Damián se puso de pie con lentitud, manteniendo una distancia respetuosa pero de absoluta autoridad.
—Padre, madre. Bienvenidos a casa —respondió Damián con voz firme, antes de desviar la mirada hacia Elena y extender una mano para invitarla a ponerse de pie a su lado—. Les presento a la doctora Elena Valdés... y a su hijo Mateo.
Doña Beatriz detuvo su andar. Sus ojos severos recorrieron a Elena de arriba abajo, midiendo cada detalle con la precisión de un juez implacable. No había una sonrisa de bienvenida en su rostro, sino el peso de décadas de tradición mafiosa donde las mujeres que entraban a la familia debían ser tan de hierro como los hombres que la mandaban.
—Una doctora —murmuró doña Beatriz con un tono cortante, cruzando los brazos sobre su abrigo—. Curioso currículum para alguien que decide meterse en el ojo del huracán de los Montenegro. Supongo que sabe muy bien dónde se está metiendo, doctora. En esta casa la lealtad no se negocia, y los errores se pagan caro.

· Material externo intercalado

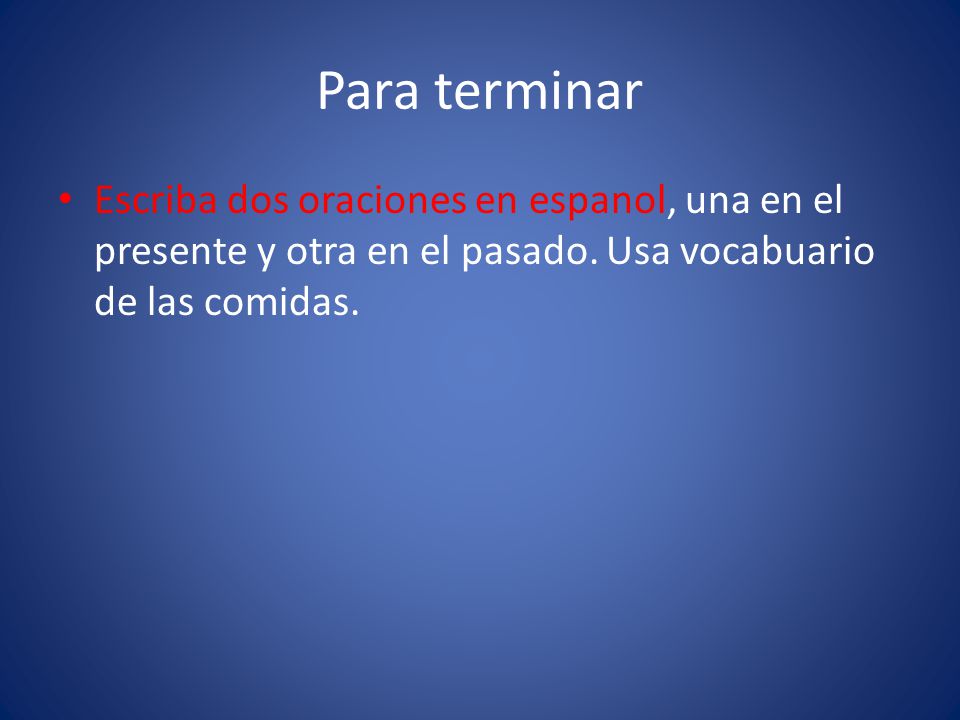 Para terminar

• Escriba dos oraciones en espanol, una en el presente y otra en el pasado. Usa vocabuario de las comidas.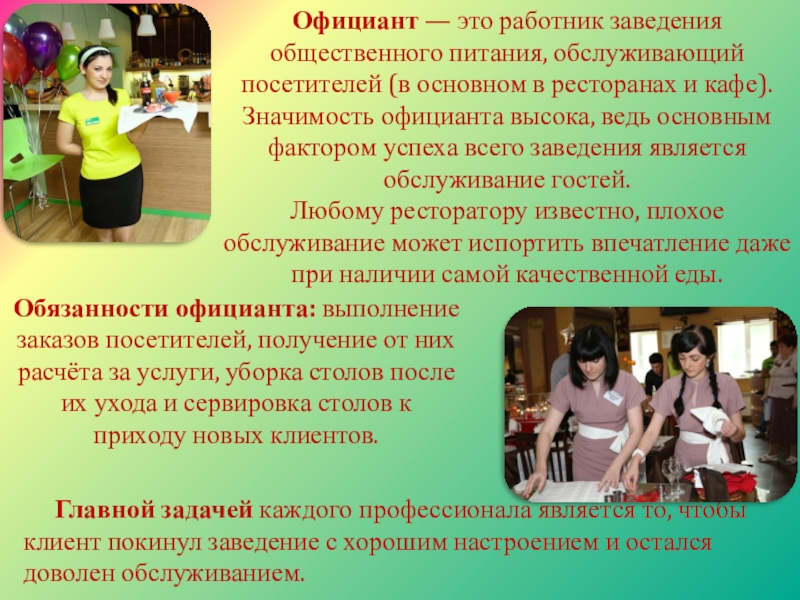 Официант — это работник заведения общественного питания, обслуживающий посетителей (в основном в ресторанах и кафе). Значимость официанта высока, ведь основным фактором успеха всего заведения является обслуживание гостей.
Любому ресторатору известно, плохое обслуживание может испортить впечатление даже при наличии самой качественной еды.

Обязанности официанта: выполнение заказов посетителей, получение от них расчёта за услуги, уборка столов после их ухода и сервировка столов к приходу новых клиентов.

Главной задачей каждого профессионала является то, чтобы клиент покинул заведение с хорошим настроением и остался доволен обслуживанием.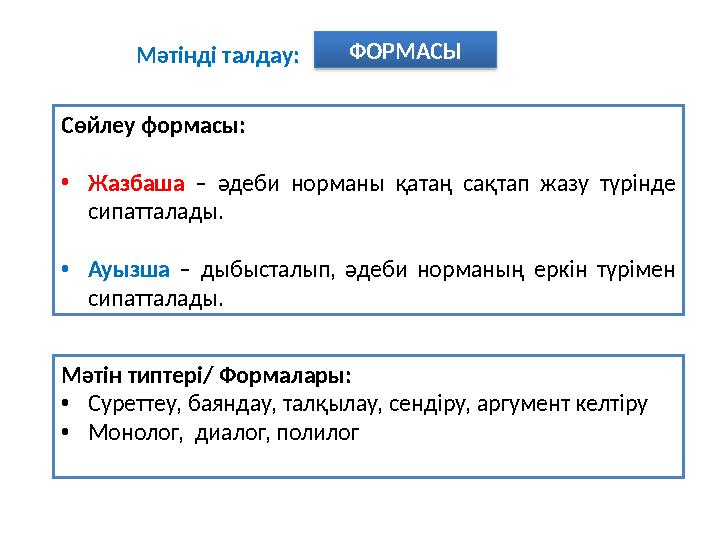 Мәтінді талдау: ФОРМАСЫ

Сөйлеу формасы:

• Жазбаша – әдеби норманы қатаң сақтап жазу түрінде сипатталады.

• Ауызша – дыбысталып, әдеби норманың еркін түрімен сипатталады.

Мәтін типтері/ Формалары:
• Суреттеу, баяндау, талқылау, сендіру, аргумент келтіру
• Монолог, диалог, полилог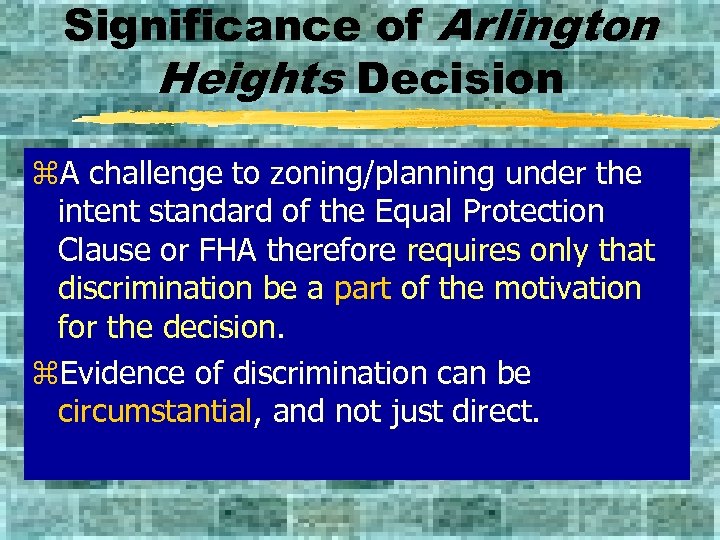 Significance of Arlington Heights Decision

⌘A challenge to zoning/planning under the intent standard of the Equal Protection Clause or FHA therefore requires only that discrimination be a part of the motivation for the decision.

⌘Evidence of discrimination can be circumstantial, and not just direct.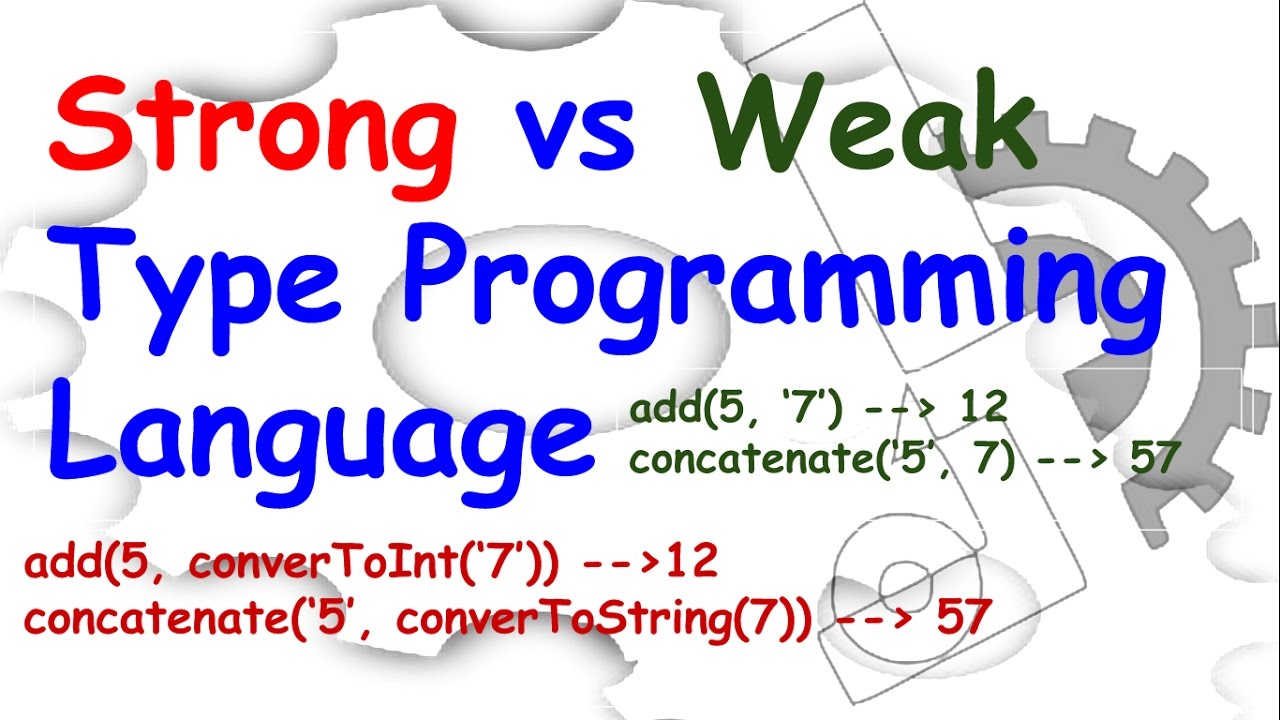 Strong vs Weak Type Programming Language

add(5, '7') --> 12
concatenate('5', 7) --> 57

add(5, converToInt('7')) -->12
concatenate('5', converToString(7)) --> 57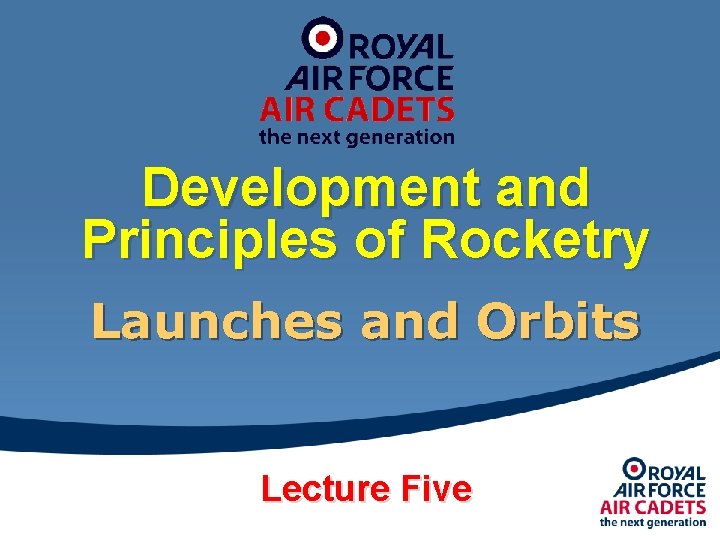 ROYAL AIR FORCE AIR CADETS
the next generation

Development and Principles of Rocketry

Launches and Orbits

Lecture Five

ROYAL AIR FORCE AIR CADETS
the next generation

En la mesa, Thiago contuvo la respiración y Lucía apretó los cubiertos con fuerza, dispuesta a saltar en defensa de Elena si la situación se ponía hostil.
Pero Elena no se encogió ni un solo milímetro. Al contrario, enderezó la espalda, elevando la barbilla con esa elegancia gélida y letal que la caracterizaba en los quirófanos más complejos. Sostuvo la mirada de la matriarca sin parpadear.
—Doña Beatriz —respondió Elena con voz clara, firme y absolutamente imperturbable, haciendo eco en el silencio de la sala—. No vine a esta casa a pedir permiso ni a buscar la aprobación de nadie. A lo largo de mi vida he sostenido vidas humanas entre mis manos y he tomado decisiones de vida o muerte bajo presión extrema; le aseguro que conozco perfectamente el peso de las consecuencias. Si su hijo y yo estamos aquí, no es por capricho, sino porque ambos sabemos sostener el fuego sin quemarnos.
Don Humberto abrió los ojos con sorpresa genuina. Por un segundo, el silencio fue sepulcral. Luego, una sonrisa lenta, áspera y profundamente respetuosa se dibujó en los labios del patriarca.
Don Humberto soltó una carcajada seca que retumbó en las paredes de piedra del comedor, golpeando el suelo con su bastón.
—¡Por Dios, Damián! Al fin trajiste a una mujer que no se arrodilla ante el apellido —exclamó el viejo patriarca con una chispa de aprobación en la mirada, tomando asiento a la derecha de la mesa—. Me recuerda a tu abuela, muchacha. Y eso, en esta familia, es el mayor elogio que vas a escuchar en la vida.
Doña Beatriz estudió el rostro de Elena durante unos segundos más, antes de que la comisura de sus labios se cediera en una mueca de respetuosa aceptación. Se quitó el abrigo y se sentó frente a ella.
—Más te vale que tengas razón, doctora —sentenció la matriarca con severidad, aunque sirviéndose una copa de vino—. Porque si vas a gobernar junto a mi hijo, vas a necesitar más que un bisturí para mantener a raya a los enemigos de este imperio.
Damián exhaló un suspiro imperceptible de alivio, antes de mirar de reojo a Elena con una devoción absoluta y una sonrisa lobuna. La prueba de fuego había sido superada con creces; la reina de la mafia y de los quirófanos acababa de reclamar su trono.